Simple Pursuit is an
avoidable devotional guide for the millennial.  In a post-modern world
where relativistic, subjective pursuits run counter to Scriptural
veracities, the continued proclamation of the tenets of Christian
hedonism will drive many to ultimately seek escape from Christianity,
for the Christian faith puts a priority on obedience to Christ, with
sanctification resulting in many fruits in addition to joy. (Galatians 5:22-23)

Scripture does not promise unbridled temporal joy nor prescribe the
pursuit of indulgent self-gratification though Christian hedonism
slathers these ambitions with a veneer of Christian-ese. But Piper and
Giglio and his Passion colleagues are required to read into Scripture a
formula for faith not naturally, normally, or – from the record of
orthodoxy – historically found within it.  Such a “simple pursuit”
cannot be sustained by those who have no true foundation in the
fundamental doctrines of faith, the “sound teaching” from the Word.
(1 Timothy 4:6, 2 Timothy 4:3, Titus 1:9)

As Dr.

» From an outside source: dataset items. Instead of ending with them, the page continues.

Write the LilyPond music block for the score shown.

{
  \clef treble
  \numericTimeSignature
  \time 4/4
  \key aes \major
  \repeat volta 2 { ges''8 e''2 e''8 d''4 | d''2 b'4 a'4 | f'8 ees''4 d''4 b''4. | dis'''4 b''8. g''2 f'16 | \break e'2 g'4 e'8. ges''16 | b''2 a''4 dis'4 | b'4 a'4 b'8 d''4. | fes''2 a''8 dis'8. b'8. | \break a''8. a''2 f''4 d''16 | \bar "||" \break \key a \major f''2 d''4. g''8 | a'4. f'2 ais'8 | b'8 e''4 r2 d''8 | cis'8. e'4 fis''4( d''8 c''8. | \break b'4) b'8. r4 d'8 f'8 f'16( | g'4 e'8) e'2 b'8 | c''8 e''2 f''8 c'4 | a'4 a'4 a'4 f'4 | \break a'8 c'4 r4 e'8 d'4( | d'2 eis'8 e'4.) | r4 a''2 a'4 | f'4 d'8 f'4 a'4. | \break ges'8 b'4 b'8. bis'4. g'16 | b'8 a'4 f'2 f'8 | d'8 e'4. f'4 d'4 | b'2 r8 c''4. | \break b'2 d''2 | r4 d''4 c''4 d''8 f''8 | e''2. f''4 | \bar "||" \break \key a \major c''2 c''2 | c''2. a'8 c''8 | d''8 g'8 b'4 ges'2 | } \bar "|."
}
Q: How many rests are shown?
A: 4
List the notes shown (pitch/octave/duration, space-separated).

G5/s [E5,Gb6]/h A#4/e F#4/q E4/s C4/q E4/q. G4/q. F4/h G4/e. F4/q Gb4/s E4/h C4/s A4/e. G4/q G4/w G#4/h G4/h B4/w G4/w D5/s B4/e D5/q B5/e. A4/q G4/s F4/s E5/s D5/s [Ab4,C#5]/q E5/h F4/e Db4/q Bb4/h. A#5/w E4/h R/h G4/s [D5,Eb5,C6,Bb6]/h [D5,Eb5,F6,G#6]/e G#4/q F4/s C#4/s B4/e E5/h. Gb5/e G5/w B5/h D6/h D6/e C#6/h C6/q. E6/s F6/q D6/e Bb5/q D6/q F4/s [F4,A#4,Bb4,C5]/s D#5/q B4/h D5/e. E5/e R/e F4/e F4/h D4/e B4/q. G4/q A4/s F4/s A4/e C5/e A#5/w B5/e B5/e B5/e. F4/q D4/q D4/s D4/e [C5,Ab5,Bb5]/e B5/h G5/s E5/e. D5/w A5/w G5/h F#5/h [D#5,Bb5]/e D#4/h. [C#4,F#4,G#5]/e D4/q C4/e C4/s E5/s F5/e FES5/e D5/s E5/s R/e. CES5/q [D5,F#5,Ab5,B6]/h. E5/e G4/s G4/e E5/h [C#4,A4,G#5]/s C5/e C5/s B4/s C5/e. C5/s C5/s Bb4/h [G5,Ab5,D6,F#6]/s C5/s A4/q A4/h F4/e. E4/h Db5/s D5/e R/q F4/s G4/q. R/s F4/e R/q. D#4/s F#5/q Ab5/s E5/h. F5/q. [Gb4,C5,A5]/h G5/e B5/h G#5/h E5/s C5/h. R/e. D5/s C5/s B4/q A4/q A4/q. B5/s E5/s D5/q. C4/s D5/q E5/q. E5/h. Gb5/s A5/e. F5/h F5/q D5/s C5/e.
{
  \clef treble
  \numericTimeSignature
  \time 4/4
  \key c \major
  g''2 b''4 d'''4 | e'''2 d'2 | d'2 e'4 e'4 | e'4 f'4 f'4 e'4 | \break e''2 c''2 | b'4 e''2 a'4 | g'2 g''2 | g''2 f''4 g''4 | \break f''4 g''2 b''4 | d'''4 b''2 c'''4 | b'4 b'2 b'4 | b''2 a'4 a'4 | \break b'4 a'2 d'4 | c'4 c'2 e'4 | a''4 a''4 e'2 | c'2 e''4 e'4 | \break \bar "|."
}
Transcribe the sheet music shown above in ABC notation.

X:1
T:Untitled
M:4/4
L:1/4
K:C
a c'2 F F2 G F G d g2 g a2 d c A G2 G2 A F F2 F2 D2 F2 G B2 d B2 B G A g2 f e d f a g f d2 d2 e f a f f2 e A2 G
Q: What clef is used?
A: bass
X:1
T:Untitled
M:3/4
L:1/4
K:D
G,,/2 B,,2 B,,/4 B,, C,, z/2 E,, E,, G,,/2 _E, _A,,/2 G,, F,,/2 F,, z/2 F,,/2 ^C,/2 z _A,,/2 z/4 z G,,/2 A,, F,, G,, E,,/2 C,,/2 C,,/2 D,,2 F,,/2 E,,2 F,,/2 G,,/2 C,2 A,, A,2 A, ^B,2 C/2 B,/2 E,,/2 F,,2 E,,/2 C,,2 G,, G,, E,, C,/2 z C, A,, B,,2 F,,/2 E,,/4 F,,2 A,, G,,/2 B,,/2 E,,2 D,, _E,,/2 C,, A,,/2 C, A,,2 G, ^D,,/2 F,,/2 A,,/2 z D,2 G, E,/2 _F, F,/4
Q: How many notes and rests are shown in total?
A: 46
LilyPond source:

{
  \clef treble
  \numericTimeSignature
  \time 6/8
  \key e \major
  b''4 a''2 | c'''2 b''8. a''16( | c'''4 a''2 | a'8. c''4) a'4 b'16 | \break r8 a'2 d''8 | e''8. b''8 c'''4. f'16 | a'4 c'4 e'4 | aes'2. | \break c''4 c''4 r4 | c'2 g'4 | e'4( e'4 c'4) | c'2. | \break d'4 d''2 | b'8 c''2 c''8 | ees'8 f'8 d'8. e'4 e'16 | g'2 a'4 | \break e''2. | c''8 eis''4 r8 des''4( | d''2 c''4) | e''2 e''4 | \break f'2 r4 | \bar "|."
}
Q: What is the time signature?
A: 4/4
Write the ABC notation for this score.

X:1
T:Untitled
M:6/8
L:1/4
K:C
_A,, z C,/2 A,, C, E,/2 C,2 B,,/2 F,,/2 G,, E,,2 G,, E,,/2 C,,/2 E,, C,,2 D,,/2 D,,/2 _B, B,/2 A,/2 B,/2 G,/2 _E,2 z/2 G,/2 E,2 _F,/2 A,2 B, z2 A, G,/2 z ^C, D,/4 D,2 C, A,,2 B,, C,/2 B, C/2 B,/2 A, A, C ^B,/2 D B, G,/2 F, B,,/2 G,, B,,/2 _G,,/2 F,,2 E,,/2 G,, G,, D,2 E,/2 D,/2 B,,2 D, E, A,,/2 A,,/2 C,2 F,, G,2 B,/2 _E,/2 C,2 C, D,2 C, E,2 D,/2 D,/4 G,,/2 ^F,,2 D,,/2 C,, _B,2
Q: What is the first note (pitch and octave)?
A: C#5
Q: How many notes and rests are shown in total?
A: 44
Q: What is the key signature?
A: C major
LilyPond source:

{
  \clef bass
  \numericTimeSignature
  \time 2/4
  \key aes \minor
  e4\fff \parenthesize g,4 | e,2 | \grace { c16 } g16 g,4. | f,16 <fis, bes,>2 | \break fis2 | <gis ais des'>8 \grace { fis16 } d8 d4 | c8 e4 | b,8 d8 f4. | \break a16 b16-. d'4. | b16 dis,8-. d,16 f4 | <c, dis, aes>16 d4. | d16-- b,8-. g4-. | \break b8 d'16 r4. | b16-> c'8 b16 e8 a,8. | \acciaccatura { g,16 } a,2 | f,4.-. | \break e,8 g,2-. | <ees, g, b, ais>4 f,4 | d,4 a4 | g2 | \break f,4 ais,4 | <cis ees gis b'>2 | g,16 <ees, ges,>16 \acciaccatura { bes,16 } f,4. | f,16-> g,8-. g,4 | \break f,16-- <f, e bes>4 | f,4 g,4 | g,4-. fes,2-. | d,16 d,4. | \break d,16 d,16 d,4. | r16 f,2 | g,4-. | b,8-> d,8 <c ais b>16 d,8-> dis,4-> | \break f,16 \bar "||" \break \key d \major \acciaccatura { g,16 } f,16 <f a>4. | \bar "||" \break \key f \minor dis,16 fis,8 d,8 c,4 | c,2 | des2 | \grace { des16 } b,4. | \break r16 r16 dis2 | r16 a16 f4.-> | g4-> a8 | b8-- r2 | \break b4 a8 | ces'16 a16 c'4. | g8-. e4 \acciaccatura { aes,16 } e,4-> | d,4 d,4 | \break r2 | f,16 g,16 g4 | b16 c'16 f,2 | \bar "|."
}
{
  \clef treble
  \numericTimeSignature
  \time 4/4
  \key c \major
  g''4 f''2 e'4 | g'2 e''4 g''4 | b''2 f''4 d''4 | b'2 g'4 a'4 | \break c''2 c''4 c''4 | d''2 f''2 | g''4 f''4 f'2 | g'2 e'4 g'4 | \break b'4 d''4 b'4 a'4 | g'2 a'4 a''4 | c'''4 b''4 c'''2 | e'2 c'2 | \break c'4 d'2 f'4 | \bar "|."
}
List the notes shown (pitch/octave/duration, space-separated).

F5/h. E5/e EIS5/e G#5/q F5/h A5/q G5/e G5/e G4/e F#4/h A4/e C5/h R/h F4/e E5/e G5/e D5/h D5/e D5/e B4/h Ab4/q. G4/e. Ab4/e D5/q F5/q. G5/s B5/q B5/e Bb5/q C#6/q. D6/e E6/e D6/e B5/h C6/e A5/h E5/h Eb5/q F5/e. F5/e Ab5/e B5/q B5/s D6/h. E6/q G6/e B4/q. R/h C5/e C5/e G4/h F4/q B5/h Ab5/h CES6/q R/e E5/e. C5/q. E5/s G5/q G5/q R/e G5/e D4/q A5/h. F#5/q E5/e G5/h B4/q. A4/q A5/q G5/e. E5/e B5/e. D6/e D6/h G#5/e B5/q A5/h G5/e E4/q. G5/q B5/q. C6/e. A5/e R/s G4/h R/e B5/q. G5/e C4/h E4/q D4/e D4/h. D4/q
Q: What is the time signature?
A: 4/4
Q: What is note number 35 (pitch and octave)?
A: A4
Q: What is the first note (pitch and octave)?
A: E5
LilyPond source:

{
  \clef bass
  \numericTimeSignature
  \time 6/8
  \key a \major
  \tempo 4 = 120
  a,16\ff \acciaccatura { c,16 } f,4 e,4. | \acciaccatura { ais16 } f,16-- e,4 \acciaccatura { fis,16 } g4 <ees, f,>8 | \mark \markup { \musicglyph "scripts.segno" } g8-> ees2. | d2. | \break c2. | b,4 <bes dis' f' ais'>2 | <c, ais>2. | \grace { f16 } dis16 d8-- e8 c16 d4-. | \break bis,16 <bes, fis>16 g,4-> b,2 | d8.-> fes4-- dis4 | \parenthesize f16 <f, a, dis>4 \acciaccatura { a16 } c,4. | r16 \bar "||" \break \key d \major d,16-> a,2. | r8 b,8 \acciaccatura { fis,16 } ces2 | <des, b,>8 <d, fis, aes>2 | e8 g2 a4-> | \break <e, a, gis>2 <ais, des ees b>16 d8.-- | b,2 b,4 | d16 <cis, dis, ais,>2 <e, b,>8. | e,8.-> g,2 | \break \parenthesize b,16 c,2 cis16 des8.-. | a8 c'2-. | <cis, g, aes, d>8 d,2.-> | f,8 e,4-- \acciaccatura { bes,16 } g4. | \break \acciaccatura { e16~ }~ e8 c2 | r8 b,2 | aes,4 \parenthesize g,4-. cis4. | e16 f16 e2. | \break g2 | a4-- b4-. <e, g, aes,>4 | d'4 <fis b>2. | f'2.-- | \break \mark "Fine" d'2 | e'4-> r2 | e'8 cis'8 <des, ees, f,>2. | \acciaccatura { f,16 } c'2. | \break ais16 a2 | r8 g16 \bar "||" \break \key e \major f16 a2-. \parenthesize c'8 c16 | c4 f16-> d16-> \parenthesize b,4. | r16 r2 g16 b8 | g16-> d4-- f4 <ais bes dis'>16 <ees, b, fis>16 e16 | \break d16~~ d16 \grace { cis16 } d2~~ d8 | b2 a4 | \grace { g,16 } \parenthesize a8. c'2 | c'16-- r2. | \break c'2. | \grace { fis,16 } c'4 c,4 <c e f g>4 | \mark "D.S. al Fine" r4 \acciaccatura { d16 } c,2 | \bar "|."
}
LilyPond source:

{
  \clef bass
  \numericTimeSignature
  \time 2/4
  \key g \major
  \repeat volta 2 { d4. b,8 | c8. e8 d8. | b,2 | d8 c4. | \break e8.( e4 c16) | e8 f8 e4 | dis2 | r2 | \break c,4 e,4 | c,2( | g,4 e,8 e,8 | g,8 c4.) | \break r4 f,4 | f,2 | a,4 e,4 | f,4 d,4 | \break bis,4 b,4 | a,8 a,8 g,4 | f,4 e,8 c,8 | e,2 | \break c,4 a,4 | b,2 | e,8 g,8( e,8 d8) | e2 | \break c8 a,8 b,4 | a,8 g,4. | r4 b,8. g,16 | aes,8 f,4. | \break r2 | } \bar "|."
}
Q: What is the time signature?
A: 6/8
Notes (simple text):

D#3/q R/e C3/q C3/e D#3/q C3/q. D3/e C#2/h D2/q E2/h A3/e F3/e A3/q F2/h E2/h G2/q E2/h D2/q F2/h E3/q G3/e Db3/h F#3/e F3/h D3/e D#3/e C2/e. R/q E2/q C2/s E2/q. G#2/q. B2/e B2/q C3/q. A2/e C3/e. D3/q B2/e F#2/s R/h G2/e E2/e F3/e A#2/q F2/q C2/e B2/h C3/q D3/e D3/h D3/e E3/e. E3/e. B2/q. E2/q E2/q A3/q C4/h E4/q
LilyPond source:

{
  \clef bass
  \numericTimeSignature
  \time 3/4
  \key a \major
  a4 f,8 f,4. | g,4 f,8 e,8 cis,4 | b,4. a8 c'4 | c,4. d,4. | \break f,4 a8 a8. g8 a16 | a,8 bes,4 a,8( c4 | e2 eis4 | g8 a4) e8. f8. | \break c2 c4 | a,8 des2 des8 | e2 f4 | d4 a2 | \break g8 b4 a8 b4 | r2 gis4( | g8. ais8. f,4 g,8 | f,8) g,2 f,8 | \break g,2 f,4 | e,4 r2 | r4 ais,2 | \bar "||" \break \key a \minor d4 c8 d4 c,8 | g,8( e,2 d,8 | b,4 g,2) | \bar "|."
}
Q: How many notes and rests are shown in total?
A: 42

Masters pointed out, “We will pay a high price for any kind of
clever system that reduces biblical duties to an artificial formula,
however sound and inspiring many of its elements may seem to be.” Simple Pursuit is
effectively a “rah-rah” approach to faith, proffered in a daily
sound-byte format, and most certainly exemplifies this dangerous,
menacing, “clever system.”

Simple Pursuit is not a sound, endorsable resource for authentic believers of any age.

(I received a complimentary copy of this book through
BooklookBlogger in return for my honest review.  I was not required to
give a favorable review to the book.)